The Air We Breathe - PhMuseum

The Air We Breathe

Jessica Milberg

2020 - Ongoing

In 2005 whilst travelling around California, I noticed on the map a large blue lake just outside of Palm Springs. It was called the Salton Sea. I had a vague memory of hearing about the place, something to do with Sonny Bono and a place called Bombay Beach I had seen some old post-cards of but, this was the days before smart phones and with my curiosity peaked, I pulled off the main highway. I was met with something so startlingly frightening and simultaneously beautiful that I had to take a moment and catch my breath, literally. The smell of sulphur and decay mixed with the punch of extreme heat made me feel faint. As I walked around taking pictures of the bone white “sand” along the shore of the water that was so still it looked like a mirage, I was struck with an overwhelming feeling of unease and sadness.

* **Actions to take**:
A. Please answer these questions from the Salton Sea text, one a line:
(i) What date range is given for the project?
(ii) In what year was the writer traveling around California?
(iii) What two smells mixed with the extreme heat?
B. Write out the Salton Sea text starting at "The Air We Breathe - PhMuseum" and ending at "unease and sadness.", switching "Palm Springs" to "Indio".
C. Proceed with the Salton Sea text, picking up after its last sentence.
The material after this has no role in any of this work.

* **Information given**:
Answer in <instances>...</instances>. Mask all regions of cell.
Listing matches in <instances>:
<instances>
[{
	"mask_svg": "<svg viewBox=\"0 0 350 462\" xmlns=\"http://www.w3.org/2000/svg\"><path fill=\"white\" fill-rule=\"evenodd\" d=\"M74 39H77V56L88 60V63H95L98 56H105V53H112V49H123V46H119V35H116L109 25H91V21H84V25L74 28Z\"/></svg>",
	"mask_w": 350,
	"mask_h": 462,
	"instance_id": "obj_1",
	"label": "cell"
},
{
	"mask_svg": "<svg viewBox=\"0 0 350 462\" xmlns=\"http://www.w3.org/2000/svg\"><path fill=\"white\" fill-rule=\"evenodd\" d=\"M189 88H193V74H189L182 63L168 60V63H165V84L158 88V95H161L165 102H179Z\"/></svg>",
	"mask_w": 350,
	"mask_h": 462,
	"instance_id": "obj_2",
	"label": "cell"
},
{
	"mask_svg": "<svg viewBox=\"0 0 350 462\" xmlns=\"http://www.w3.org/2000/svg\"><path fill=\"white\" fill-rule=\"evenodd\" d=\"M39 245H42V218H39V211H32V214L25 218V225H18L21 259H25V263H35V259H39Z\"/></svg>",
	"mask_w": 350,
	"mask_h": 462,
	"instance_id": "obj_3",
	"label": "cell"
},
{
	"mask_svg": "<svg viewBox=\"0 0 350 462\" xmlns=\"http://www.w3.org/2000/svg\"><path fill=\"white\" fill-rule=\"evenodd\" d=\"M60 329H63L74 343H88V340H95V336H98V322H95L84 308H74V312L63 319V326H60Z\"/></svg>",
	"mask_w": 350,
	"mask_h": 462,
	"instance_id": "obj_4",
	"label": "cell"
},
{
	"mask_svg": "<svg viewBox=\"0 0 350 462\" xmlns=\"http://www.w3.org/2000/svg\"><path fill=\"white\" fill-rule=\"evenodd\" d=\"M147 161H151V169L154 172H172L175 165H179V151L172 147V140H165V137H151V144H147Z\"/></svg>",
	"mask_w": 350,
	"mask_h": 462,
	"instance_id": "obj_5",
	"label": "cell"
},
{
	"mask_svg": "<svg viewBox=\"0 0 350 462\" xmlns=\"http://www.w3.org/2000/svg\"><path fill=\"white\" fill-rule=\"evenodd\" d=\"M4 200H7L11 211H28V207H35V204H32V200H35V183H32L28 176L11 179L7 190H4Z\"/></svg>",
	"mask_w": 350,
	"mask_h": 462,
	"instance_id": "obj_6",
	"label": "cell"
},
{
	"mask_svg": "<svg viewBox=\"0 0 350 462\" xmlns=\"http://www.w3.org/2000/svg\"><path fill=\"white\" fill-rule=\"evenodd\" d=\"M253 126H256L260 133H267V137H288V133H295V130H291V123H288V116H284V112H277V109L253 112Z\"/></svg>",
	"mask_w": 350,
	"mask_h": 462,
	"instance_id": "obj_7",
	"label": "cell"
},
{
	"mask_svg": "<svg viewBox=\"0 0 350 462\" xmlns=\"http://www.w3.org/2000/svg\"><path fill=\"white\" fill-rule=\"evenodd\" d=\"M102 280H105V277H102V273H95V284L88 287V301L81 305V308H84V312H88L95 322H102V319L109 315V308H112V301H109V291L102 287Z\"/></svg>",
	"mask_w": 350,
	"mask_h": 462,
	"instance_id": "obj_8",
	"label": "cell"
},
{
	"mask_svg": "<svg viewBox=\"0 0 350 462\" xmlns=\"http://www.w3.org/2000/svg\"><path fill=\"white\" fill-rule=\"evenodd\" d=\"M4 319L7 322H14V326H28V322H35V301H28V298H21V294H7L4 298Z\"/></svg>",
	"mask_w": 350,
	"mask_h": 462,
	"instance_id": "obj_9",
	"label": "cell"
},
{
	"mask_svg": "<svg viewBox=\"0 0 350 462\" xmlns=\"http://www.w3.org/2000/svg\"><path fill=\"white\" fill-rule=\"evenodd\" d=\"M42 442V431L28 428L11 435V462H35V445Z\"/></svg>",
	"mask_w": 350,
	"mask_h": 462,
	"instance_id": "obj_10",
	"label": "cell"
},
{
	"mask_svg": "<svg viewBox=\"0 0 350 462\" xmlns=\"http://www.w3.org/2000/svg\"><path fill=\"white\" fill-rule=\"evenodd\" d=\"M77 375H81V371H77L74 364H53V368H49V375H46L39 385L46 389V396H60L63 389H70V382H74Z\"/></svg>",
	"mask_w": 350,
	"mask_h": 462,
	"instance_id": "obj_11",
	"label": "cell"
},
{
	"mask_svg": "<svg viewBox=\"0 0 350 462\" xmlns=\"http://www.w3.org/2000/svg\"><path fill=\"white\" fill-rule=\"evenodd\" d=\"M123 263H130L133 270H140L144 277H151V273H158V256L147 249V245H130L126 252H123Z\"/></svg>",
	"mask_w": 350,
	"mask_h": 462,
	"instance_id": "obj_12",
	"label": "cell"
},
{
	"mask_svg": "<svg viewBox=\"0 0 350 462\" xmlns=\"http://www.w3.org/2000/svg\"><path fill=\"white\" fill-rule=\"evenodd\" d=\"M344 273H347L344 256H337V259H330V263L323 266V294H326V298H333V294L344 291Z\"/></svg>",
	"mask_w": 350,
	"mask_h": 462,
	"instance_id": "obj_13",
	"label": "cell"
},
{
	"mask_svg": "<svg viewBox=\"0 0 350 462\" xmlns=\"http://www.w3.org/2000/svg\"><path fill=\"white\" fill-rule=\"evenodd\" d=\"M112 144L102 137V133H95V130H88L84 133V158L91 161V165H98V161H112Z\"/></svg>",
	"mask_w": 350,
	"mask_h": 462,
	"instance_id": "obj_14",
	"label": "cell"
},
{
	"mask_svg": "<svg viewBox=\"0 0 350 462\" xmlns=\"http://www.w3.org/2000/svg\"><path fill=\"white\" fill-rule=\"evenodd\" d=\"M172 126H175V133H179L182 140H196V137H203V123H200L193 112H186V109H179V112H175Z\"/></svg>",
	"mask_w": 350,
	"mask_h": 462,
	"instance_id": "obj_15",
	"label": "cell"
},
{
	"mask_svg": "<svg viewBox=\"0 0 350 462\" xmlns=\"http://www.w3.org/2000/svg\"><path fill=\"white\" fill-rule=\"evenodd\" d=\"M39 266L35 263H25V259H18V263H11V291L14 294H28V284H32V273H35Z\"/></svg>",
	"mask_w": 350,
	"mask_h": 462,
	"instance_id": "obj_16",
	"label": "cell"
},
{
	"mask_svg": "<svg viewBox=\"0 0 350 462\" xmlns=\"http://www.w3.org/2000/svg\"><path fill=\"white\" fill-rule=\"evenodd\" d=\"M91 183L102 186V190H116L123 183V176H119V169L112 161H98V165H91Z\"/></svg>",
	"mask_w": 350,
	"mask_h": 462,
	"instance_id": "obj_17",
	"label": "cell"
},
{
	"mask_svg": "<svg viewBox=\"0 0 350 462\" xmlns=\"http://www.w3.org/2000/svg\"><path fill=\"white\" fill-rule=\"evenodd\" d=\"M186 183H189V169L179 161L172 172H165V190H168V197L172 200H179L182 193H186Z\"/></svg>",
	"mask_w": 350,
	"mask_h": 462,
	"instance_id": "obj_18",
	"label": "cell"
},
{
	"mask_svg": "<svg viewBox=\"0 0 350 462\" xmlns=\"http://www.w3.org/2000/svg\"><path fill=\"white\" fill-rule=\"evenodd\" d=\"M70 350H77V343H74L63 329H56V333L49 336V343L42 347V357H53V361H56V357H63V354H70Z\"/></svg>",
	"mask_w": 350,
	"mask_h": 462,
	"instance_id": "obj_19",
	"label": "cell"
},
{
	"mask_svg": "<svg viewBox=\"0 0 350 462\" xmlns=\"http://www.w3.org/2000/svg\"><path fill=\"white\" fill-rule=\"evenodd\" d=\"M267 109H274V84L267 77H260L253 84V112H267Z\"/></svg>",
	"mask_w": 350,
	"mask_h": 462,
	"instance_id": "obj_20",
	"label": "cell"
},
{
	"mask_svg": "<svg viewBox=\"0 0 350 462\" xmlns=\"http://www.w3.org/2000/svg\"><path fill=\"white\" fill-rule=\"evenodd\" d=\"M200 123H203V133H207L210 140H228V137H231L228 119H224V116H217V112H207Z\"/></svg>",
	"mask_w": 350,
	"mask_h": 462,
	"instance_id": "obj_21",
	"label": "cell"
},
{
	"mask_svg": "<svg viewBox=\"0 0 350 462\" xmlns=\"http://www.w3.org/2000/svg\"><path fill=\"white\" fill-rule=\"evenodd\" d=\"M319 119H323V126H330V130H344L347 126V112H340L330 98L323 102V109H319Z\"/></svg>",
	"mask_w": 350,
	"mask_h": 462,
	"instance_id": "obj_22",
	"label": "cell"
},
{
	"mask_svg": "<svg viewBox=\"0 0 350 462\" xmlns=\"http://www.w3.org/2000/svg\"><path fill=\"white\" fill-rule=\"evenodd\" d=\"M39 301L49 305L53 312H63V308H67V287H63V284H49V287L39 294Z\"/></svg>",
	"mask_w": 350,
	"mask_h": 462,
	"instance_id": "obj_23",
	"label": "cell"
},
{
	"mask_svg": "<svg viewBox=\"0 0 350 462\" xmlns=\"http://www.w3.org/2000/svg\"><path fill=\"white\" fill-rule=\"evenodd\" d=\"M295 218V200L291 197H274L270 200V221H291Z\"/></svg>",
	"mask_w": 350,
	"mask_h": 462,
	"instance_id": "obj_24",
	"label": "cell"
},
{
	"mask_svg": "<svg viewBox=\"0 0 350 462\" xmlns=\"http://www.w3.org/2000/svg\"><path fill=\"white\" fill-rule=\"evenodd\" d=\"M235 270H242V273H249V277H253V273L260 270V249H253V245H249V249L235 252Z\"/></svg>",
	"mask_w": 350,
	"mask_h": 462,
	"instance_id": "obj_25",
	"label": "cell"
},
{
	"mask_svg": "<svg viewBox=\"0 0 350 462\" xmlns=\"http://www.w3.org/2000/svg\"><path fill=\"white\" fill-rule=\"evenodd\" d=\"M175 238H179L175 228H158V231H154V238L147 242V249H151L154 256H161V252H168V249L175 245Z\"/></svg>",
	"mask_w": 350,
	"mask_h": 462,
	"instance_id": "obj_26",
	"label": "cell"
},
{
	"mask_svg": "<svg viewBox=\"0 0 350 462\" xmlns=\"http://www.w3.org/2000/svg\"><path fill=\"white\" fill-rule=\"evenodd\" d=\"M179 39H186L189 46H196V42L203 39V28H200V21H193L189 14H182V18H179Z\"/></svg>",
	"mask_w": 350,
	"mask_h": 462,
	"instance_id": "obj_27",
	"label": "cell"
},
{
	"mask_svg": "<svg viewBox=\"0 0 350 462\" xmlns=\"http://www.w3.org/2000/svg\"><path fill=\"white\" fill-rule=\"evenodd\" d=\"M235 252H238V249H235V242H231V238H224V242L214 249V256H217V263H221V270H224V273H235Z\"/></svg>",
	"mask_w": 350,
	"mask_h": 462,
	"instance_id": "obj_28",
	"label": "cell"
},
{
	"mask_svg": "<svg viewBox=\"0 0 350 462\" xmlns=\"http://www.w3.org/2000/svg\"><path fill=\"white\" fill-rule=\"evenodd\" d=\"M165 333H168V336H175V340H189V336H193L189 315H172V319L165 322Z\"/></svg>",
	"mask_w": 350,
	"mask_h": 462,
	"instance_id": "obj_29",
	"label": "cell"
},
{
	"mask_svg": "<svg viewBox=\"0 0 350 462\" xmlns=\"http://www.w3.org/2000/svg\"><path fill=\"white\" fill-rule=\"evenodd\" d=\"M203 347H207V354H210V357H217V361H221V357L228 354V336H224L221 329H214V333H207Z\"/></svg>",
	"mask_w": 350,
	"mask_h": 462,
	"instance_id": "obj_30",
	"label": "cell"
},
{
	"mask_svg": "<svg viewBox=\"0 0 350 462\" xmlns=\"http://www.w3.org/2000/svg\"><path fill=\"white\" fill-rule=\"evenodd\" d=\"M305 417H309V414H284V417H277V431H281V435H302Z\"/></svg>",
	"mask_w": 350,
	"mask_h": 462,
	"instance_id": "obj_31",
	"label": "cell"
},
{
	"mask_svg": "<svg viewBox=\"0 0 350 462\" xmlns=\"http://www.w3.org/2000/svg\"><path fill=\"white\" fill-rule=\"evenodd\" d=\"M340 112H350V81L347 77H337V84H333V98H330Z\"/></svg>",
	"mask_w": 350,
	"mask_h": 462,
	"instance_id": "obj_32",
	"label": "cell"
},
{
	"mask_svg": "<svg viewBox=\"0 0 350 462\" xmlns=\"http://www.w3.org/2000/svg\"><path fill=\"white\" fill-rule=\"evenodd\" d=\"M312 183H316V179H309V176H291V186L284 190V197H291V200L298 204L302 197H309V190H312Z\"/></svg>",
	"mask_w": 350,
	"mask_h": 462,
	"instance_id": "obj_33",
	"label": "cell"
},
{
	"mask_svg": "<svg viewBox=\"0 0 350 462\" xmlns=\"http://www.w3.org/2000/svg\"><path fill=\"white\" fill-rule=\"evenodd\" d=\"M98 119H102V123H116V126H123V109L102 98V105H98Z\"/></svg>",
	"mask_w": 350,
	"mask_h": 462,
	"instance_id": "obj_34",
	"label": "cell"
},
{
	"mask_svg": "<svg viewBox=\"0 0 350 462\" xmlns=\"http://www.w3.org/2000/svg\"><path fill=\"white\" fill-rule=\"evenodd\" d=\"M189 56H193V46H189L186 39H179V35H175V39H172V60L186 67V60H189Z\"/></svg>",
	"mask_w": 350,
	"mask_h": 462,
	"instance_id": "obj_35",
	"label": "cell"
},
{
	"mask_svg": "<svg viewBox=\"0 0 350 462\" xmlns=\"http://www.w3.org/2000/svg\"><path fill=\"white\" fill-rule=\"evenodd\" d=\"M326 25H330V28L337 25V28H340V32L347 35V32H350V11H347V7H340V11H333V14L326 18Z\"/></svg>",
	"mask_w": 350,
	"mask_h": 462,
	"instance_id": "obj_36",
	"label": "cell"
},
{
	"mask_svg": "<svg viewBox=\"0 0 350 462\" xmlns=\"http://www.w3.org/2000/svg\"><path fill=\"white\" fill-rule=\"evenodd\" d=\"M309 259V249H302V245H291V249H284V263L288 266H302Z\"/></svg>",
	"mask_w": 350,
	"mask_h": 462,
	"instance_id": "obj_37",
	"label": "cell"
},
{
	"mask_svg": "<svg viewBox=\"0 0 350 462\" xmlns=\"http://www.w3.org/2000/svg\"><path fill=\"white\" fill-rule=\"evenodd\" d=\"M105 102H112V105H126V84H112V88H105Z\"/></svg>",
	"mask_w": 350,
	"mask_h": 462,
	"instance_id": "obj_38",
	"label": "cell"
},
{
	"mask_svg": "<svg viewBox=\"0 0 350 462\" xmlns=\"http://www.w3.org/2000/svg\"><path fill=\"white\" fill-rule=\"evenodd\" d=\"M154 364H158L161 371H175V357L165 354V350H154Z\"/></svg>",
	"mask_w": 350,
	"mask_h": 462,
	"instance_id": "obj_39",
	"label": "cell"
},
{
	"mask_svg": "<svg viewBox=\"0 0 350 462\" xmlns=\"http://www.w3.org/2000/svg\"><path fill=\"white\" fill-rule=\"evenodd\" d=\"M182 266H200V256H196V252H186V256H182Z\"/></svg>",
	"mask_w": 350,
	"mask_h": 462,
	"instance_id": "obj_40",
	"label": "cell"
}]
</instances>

* **Responses per task**:
A.
(i) 2020 - Ongoing
(ii) 2005
(iii) Sulphur and decay

B.
The Air We Breathe - PhMuseum

The Air We Breathe

Jessica Milberg

2020 - Ongoing

In 2005 whilst travelling around California, I noticed on the map a large blue lake just outside of Indio. It was called the Salton Sea. I had a vague memory of hearing about the place, something to do with Sonny Bono and a place called Bombay Beach I had seen some old post-cards of but, this was the days before smart phones and with my curiosity peaked, I pulled off the main highway. I was met with something so startlingly frightening and simultaneously beautiful that I had to take a moment and catch my breath, literally. The smell of sulphur and decay mixed with the punch of extreme heat made me feel faint. As I walked around taking pictures of the bone white “sand” along the shore of the water that was so still it looked like a mirage, I was struck with an overwhelming feeling of unease and sadness.

C.
The Salton Sea is more than a ghost town, it’s the chalky white outline surrounding the death of one community and the futures of others. The Sea itself was the result of a capitalist engineering blunder. In 1905 the previously diverted Colorado River breached a nearby irrigation canal and caused the lowest point in the Imperial Valley, then known as the Salton Sink, to flood. The breach wasn’t stemmed for two years and by the time it was fixed, a “sea” of more than one thousand square miles had formed with salination levels similar to that of the oceans, safe enough to swim in and able to support a fish and wildlife population. By the 1950’s and 60’s the area was being touted as the Riviera of California, attracting holiday makers and investors, but by the 1970’s it became clear that there was a problem. The salination level was rising due to the lack of drainage and the build-up of polluted runoff from local farms was causing the fish to become toxic. A cycle of fish die off in the hot summer months and increased algae blooms began, but dead fish rotting in the hot sun introduce botulism. Birds started dying from eating the fish and if this wasn’t enough to cripple the tourism, two major storms in the 1970’s causing largescale flooding, did. Communities simply abandoned their homes and businesses, never to return.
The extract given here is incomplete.